Cirurgião plástico dirige novo filme de Renato Aragão

Seu caso é raro, muito provavelmente único, no cinema mundial - ou você acredita que exista outro dublê de cineasta e cirurgião plástico? Aos 43 anos, formado há mais de 20, o Dr. Marcus Figueiredo já perdeu a conta das cirurgias que fez, desde sua clínica particular até os hospitais públicos, do Estado e do município, em que trabalhou no Rio de Janeiro.

Agência Estado |

Mais fácil, para o cirurgião, é contabilizar sua filmografia. Ele fez perto de 150 documentários na Globo, dois filmes como assistente de direção e três como realizador - os cinco com Renato Aragão, o Didi. Estréia hoje o 47º filme do trapalhão.

O Guerreiro Didi e a Ninja Lili atende a uma pesquisa feita com espectadores (e fãs) de Renato Aragão. O que eles gostariam de ver Didi fazer? Uma parcela muito expressiva respondeu - 'uma aventura de artes marciais'. Atendendo ao pedido de seu público, Didi desenvolveu a idéia do novo filme. Antes mesmo que fosse filmada a primeira cena, a data de estréia já havia sido escolhida - hoje -, para evitar a concorrência direta com os blockbusters de Hollywood. Didi é um guerreiro e, desta vez, conta com a ajuda da filha, a ninja Lili, mas não é fácil enfrentar Indiana Jones , Hulk , Super-Homem e Batman , todos os super-heróis dos blockbusters desta temporada.

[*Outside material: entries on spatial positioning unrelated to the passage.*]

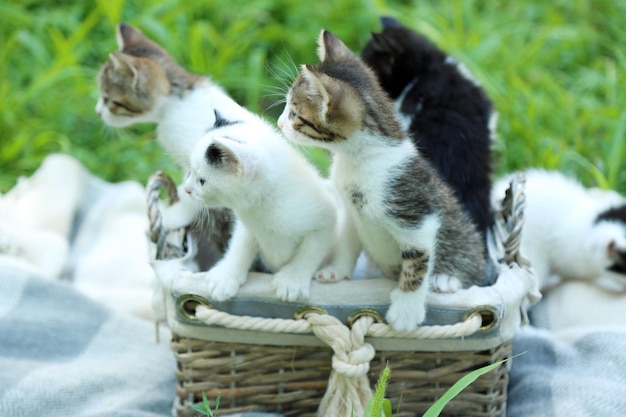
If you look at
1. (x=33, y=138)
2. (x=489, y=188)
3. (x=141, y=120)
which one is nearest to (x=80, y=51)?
(x=33, y=138)

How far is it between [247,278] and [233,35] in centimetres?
220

Didi já está acostumado à guerra. "É preciso matar um leão por dia", quando se faz cinema, ele gosta de dizer. O Guerreiro Didi e a Ninja Lili tem a cara do cinema do trapalhão, mas ela foi repaginada pelo dr. Marcus. As pessoas podem até achar que é a mesma fórmula de sempre, mas para Marcus Figueiredo os filmes são diferentes em tudo. "O público de Didi espera determinadas coisas, que tratamos de oferecer, mas a paleta de cores, o conceito estético, tudo muda, de filme para filme."

Dr. Marcus teve uma típica trajetória de garoto de classe média baixa. Os pais esforçaram-se para que o irmão e ele tivessem uma formação sólida, estudando primeiro na rede pública e, depois, com bolsa, em escolas particulares. Ele era atraído pela área biomédica e foi fazer medicina, com especialização em cirurgia plástica. Pai de uma filha de 24 anos - formada em Direito pela USP -, ele nunca havia pensado no cinema como alternativa profissional, mas em 1996 algo se passou.

Marcus começou a questionar-se se queria continuar fazendo cirurgias - reparadoras e estéticas - pelo resto da vida. Foi na época em que O Quatrilho foi indicado para o Oscar, criando verdadeira euforia em relação ao cinema brasileiro. As leis de patrocínio, o reconhecimento externo, tudo indicava que o cinema voltava a ser viável na chamada "Retomada'" Dr. Marcus resolveu investir numa carreira cinematográfica. Na cara e na coragem, vendeu o carro e foi estudar cinema na Ucla. Fez um curso de extensão durante dois anos. De volta ao Brasil, ele retomou a clínica e hoje alterna as duas atividades.